- **Requirement 1**: Translate this sentence from the fund filing extract into French: "Citibank manages the assets of the Portfolio pursuant to an investment advisory agreement (the "Advisory Agreement")."
- **Requirement 2**: Update the fund filing extract by giving the stretch from "The Funds are" through "and Other Services." again, with "shareholder servicing agent" changed to "shareholder services agent" everywhere it occurs.

(Document extract begins)

Item 15.  Control Persons and Principal Holders of Securities.

   
      Premium U.S. Treasury Reserves, a series of Landmark Premium Funds,
Landmark U.S. Treasury Reserves, a series of Landmark Funds III, Landmark
Institutional U.S. Treasury Reserves, a series of CitiFunds Institutional Trust
and Excelsior Institutional Treasury Money Fund, a series of Excelsior Funds
(the "Funds") own all of the beneficial interests in the Portfolio. The
following is a list of the record holders of beneficial interests in the
Portfolio:

                                                     BENEFICIAL INTEREST
          NAME OF RECORD HOLDER                        (as of 12/9/97)
      -------------------------------------------------------------------

      Landmark U.S. Treasury Reserves                       38.22%
         
      Premium U.S. Treasury Reserves                        29.43%
        
      Landmark Institutional U.S. Treasury Reserves         32.35%
        


      The Funds are registered investment companies which have informed the
Portfolio that whenever requested to vote on matters pertaining to the
Portfolio, each will hold a meeting of shareholders and will cast its vote as
instructed by its shareholders.  Notwithstanding the foregoing, at any meeting
of shareholders of a Fund, a shareholder servicing agent may vote any shares of
which it is the holder of record and for which it does not receive voting
instructions proportionately in accordance with instructions it received for
all other shares of which that shareholder servicing agent is the holder of
record.
    


Item 16.  Investment Advisory and Other Services.

      Citibank manages the assets of the Portfolio pursuant to an investment
advisory agreement (the "Advisory Agreement"). Subject to such policies as the
Board of Trustees of the Portfolio may determine, the Adviser manages the
securities of the Portfolio and makes investment decisions for the Portfolio.

(Document extract ends)
(Data records begins)

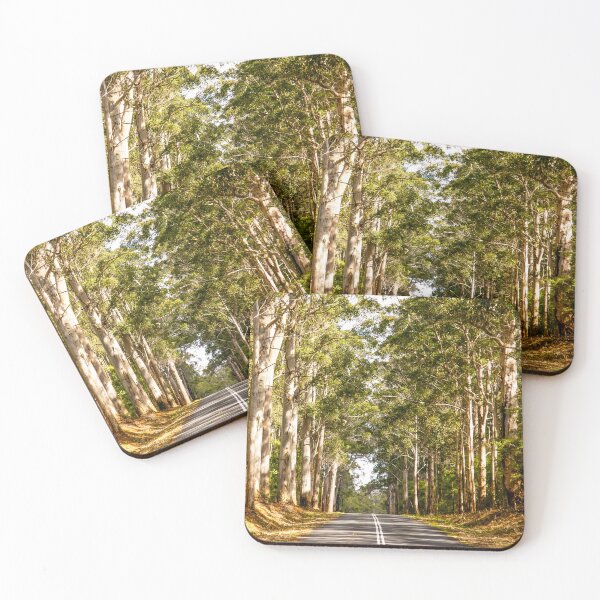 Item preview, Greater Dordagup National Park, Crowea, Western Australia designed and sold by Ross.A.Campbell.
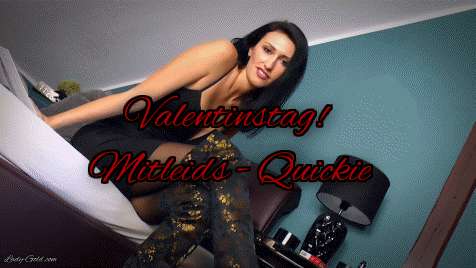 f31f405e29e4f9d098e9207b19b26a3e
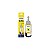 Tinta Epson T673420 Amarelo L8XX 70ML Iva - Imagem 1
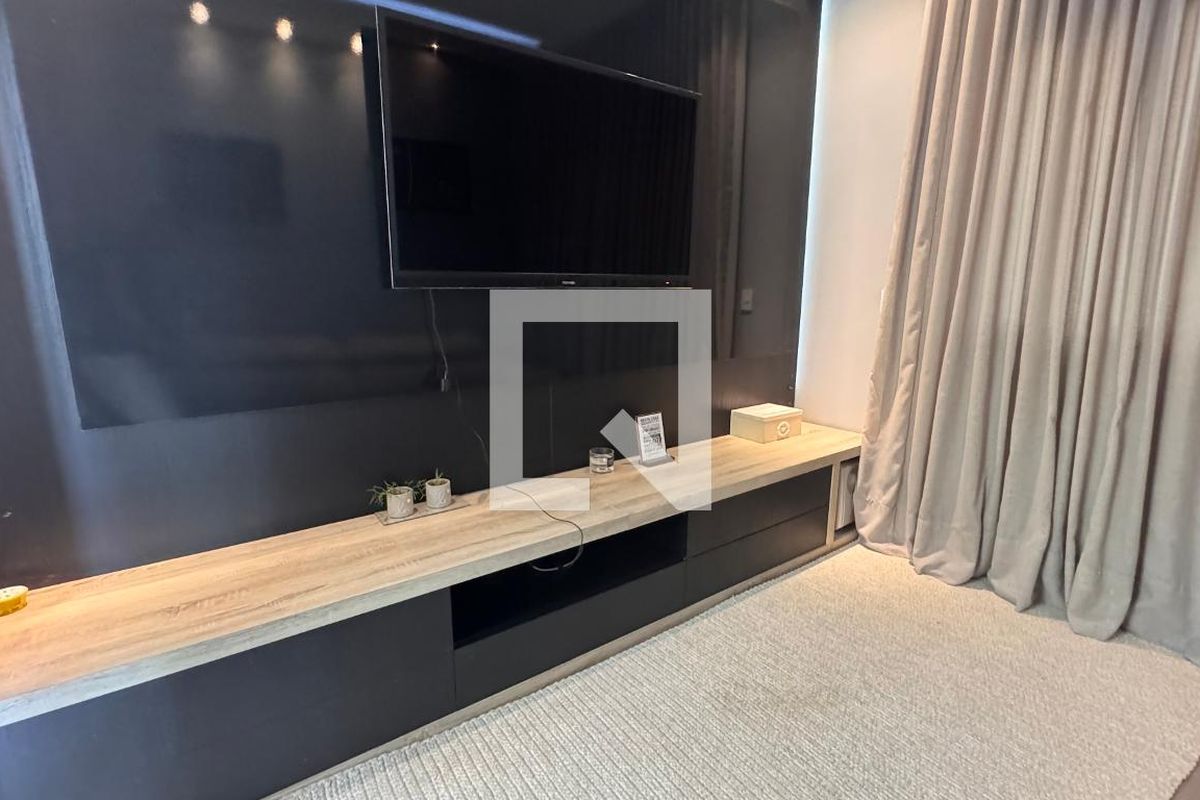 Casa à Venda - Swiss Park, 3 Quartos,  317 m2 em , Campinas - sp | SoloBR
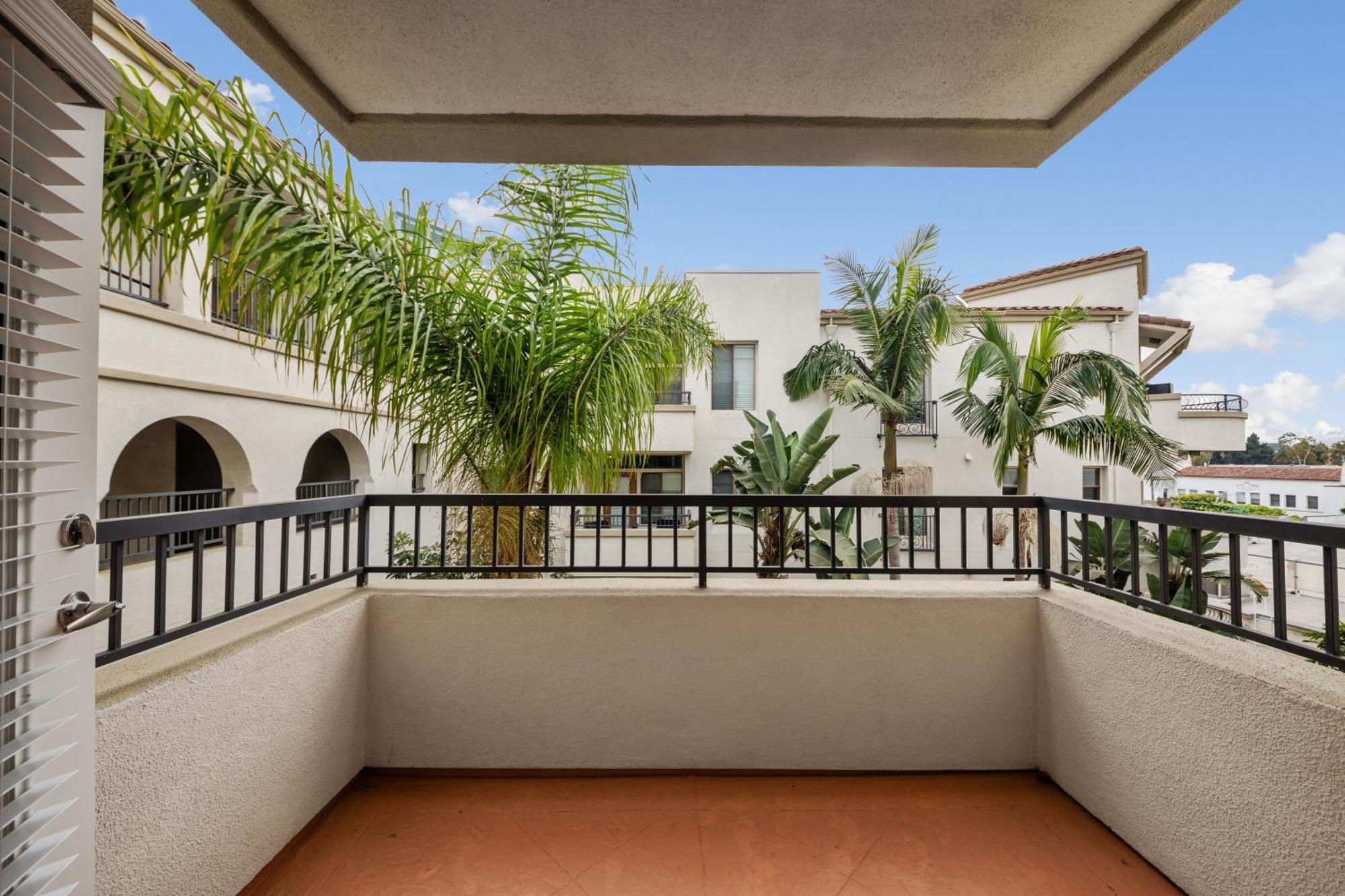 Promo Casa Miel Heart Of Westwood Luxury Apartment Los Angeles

(Data records ends)
(Data records begins)

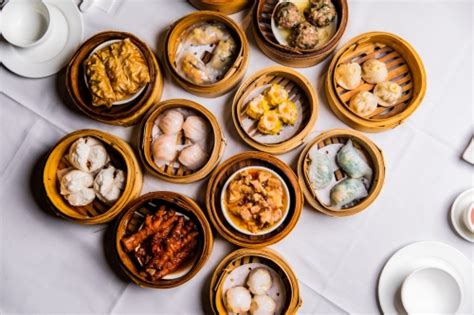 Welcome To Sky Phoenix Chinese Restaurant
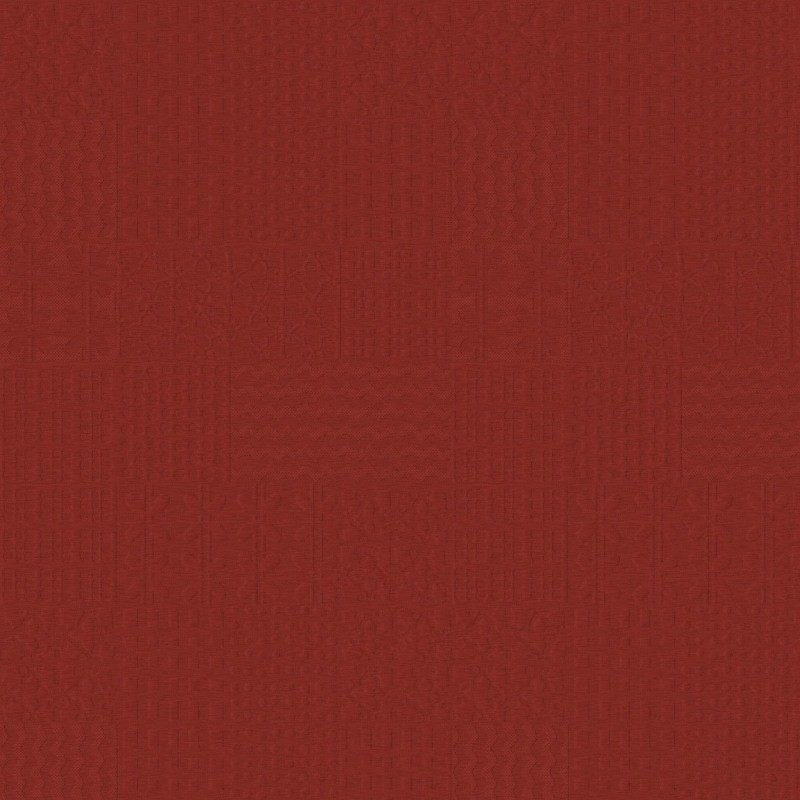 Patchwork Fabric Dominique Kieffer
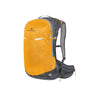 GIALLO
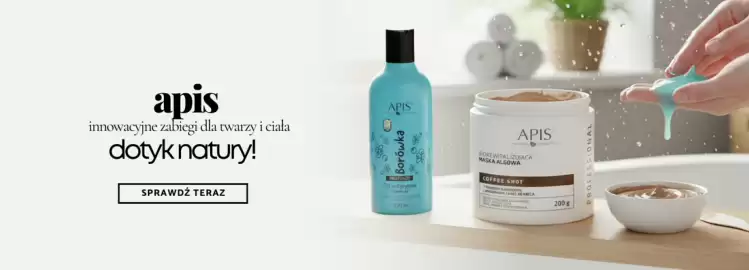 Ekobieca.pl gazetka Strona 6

(Data records ends)

- **Result 1**: Citibank gère les actifs du Portefeuille en vertu d'une convention de conseil en investissement (la « Convention de conseil »).

- **Result 2**:
The Funds are registered investment companies which have informed the
Portfolio that whenever requested to vote on matters pertaining to the
Portfolio, each will hold a meeting of shareholders and will cast its vote as
instructed by its shareholders.  Notwithstanding the foregoing, at any meeting
of shareholders of a Fund, a shareholder services agent may vote any shares of
which it is the holder of record and for which it does not receive voting
instructions proportionately in accordance with instructions it received for
all other shares of which that shareholder services agent is the holder of
record.
    


Item 16.  Investment Advisory and Other Services.